Risk: The fund balance is only one important metric of fiscal risk. Every budget contains risk. Budget makers can recognize that risk in a variety of ways: adopting ambitious revenue projections; booking one-shots such as asset sales or legal settlements; assuming modest program utilization; not budgeting for snow removal and other likely-but-still-variable costs; or budgeting for a relatively low ending fund balance. Of course, they can use the same techniques to reduce risk. These options have political implications. For example, some might argue that it makes sense to adopt conservative revenue growth assumptions (lowering risk) even if that results in a lower projected fund balance (increasing perceived risk), because better-than-expected revenue growth can be a huge political plus while offering up a budget with a relatively low projected fund balance has little, if any, negative political consequence. Others might prefer to take additional revenue risk to protect funding for politically important programs. In practice, the choices are rarely binary and become exponentially more complicated as the overall level of risk increases.

Structural deficit: Every now and then, the OLS will identify a terrifying structural deficit representing the difference between projected revenues and the theoretical amount necessary to fund fully all existing spending-related statutes (like the school-aid formula). Don’t panic. Although it’s clearly appropriate to track statutory spending commitments, no New Jersey budget could ever fund all those commitments. That’s why New Jersey’s governors and legislators invented the budget language mechanism to override spending statutes.

Structural imbalance

Structural imbalance: A more reasonable but subjective form of structural deficit, a structural imbalance excludes the most obviously unrealistic statutory spending commitments. Of course, the decision as to what to include or exclude from the calculus is inherently political.
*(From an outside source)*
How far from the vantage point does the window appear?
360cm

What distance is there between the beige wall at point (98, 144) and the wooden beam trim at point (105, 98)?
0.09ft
Supplemental appropriation: This type of appropriation meets an unbudgeted need that arises during a fiscal year. Most of the time, supplementals cover needs that are genuinely unanticipated. But not all the time. For example, New Jersey routinely underbudgets for snow removal ($80 million supplemental in fiscal 2016) and medical malpractice and tort claims ($69 million supplemental in fiscal 2016). This is not necessarily inappropriate as a means to retain some fiscal flexibility.

Tax expenditures: Every tax break has a cost in the form of foregone revenue. New Jersey’s Treasury Department annually identifies more than $20 billion in tax expenditures arising from more than 130 deductions, exclusions, exemptions, deferrals, credits, preferential rates, and other special provisions in the tax law. Although $20 billion is an inflated number due to interactions between the various tax breaks, tax expenditures clearly constitute an extremely important but essentially unbudgeted allocation of public resources.

Zero-based budgeting: The opposite of continuation budgeting, zero-based budgeting treats every appropriation as “new” starting with a funding base of zero. This holds enormous appeal to those who believe that the budget process should affirmatively review and justify every spending initiative every year. Trouble is, true zero-based budgeting is a practical and political nonstarter. Given the limited time available, it would be impossible to build an Appropriations Act without reference to the previous year, especially since many programs involve multi-year contracts and commitments. Similarly, our political process rarely welcomes a “fresh look” at existing programs and instead tends to focus on the horse race of incremental changes.


A former New Jersey state treasurer, Andrew Sidamon-Eristoff has held cabinet-level appointive office in New York City and New York state as well as New Jersey. He is also a former member of the New York City Council.